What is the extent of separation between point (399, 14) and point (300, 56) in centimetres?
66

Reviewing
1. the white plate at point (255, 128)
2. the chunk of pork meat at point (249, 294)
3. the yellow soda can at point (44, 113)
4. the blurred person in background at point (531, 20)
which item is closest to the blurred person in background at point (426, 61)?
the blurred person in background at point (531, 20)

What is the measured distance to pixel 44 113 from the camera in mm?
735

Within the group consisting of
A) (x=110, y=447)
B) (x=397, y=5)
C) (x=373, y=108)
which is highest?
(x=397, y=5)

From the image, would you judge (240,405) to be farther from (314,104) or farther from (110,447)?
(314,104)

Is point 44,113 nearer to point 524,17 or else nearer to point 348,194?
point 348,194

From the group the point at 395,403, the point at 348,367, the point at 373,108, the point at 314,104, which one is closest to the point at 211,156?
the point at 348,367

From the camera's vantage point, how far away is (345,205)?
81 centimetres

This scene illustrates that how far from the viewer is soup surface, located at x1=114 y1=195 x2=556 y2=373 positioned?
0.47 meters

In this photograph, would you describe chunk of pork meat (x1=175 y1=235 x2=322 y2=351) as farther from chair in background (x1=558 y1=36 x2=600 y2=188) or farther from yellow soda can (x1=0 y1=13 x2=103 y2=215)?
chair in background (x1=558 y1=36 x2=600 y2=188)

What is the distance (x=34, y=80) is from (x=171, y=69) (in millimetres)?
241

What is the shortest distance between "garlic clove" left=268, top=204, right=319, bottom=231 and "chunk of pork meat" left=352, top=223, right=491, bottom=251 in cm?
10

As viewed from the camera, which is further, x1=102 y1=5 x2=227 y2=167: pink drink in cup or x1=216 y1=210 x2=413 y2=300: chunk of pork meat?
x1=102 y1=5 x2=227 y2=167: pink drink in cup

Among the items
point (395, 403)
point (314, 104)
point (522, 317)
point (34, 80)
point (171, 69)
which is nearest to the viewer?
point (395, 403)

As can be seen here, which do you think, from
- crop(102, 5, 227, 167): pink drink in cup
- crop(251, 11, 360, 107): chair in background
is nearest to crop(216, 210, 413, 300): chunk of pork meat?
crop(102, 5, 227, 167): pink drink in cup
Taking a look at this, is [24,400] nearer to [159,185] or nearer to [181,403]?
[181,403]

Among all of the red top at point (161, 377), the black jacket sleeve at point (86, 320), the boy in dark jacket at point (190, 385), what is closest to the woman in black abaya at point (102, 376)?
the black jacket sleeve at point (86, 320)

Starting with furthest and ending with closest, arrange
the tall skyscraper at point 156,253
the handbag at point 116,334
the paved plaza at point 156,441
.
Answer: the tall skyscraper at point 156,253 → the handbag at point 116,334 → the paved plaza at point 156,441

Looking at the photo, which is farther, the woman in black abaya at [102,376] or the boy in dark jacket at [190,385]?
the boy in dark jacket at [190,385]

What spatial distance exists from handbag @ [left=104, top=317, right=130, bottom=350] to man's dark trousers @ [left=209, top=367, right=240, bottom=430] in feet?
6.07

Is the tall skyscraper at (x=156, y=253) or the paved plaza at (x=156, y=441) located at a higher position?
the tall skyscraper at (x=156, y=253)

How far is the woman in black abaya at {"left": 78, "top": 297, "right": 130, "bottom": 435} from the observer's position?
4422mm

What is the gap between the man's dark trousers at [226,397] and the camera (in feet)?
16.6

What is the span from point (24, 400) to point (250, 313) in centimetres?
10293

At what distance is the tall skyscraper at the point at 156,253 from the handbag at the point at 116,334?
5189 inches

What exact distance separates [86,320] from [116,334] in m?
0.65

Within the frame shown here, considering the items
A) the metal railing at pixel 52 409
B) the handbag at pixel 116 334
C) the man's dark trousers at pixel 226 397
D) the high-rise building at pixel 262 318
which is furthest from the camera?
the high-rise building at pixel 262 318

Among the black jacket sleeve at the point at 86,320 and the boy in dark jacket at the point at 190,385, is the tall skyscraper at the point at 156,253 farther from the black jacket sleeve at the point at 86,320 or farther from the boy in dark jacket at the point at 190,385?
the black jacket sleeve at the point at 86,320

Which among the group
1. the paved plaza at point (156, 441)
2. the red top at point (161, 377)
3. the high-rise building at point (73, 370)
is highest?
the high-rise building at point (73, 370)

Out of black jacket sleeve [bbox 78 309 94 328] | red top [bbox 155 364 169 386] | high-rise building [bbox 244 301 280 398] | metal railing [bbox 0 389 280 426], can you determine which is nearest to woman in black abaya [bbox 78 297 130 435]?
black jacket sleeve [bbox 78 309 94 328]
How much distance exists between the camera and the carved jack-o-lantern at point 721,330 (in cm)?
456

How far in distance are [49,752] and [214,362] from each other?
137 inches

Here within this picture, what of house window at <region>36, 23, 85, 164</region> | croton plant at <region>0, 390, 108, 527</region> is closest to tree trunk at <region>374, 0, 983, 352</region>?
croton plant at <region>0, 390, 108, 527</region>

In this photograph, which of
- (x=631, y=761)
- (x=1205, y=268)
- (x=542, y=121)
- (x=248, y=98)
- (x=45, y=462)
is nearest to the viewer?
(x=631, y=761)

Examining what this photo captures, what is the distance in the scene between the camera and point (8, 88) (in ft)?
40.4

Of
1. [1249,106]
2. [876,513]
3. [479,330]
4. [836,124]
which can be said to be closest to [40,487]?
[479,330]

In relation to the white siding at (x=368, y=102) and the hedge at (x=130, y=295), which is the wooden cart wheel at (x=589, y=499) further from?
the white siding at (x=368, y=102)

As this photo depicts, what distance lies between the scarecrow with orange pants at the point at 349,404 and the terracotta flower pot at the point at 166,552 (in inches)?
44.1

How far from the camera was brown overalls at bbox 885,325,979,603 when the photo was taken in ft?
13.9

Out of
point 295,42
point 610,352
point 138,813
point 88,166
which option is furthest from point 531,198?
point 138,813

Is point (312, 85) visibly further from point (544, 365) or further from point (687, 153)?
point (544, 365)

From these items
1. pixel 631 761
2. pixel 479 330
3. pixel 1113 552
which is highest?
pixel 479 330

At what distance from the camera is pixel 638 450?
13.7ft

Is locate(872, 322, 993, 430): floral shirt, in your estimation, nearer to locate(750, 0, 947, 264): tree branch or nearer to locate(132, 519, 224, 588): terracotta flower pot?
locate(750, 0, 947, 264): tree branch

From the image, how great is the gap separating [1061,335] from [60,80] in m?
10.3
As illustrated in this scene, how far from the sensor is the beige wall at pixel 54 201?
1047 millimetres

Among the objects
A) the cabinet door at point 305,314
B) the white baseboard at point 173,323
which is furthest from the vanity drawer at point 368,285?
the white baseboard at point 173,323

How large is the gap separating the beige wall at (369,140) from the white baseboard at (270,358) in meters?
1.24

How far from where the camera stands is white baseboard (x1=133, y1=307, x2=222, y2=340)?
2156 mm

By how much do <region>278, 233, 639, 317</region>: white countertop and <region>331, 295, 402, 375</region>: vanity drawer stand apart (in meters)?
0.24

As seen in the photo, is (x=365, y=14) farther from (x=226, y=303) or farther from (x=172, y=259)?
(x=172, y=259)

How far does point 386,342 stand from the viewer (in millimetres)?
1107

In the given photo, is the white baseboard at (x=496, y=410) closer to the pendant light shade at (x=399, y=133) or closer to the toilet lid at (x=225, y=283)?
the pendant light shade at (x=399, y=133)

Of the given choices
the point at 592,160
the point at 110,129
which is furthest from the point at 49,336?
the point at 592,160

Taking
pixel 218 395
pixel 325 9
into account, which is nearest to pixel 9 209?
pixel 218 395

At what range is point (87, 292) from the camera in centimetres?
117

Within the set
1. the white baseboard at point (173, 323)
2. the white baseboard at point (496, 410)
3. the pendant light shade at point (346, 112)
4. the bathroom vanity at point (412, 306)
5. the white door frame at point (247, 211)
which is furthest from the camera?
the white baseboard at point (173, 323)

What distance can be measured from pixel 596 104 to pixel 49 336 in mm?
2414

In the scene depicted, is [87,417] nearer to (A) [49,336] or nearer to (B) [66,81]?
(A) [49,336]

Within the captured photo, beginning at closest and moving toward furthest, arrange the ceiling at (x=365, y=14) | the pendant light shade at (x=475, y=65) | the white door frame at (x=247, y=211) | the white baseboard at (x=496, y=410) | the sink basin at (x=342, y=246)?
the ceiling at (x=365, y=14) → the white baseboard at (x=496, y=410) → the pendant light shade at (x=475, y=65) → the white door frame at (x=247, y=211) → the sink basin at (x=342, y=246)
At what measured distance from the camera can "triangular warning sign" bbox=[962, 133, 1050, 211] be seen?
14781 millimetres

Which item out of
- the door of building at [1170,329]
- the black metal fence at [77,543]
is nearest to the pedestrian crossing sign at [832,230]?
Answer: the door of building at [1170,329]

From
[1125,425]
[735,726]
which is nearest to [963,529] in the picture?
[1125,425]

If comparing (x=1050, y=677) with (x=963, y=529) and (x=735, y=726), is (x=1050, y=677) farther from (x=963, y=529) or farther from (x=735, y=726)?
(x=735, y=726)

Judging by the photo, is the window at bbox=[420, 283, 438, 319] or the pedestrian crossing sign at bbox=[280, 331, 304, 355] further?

·····

Nothing outside the span should appear: transcribe the lines from the one containing "At what measured" through the last line of the records.

» **THE SOLUTION**:
At what measured distance from the camera can "triangular warning sign" bbox=[962, 133, 1050, 211] be seen?
14781 millimetres

Which item out of
- the door of building at [1170,329]
- the black metal fence at [77,543]
is nearest to the pedestrian crossing sign at [832,230]?
Answer: the door of building at [1170,329]

From
[1125,425]
[735,726]
which is nearest to [963,529] in the picture?
[1125,425]

If comparing (x=1050, y=677) with (x=963, y=529) and (x=735, y=726), is (x=1050, y=677) farther from (x=963, y=529) or farther from (x=735, y=726)?
(x=735, y=726)

Judging by the photo, is the window at bbox=[420, 283, 438, 319] or the pedestrian crossing sign at bbox=[280, 331, 304, 355] further?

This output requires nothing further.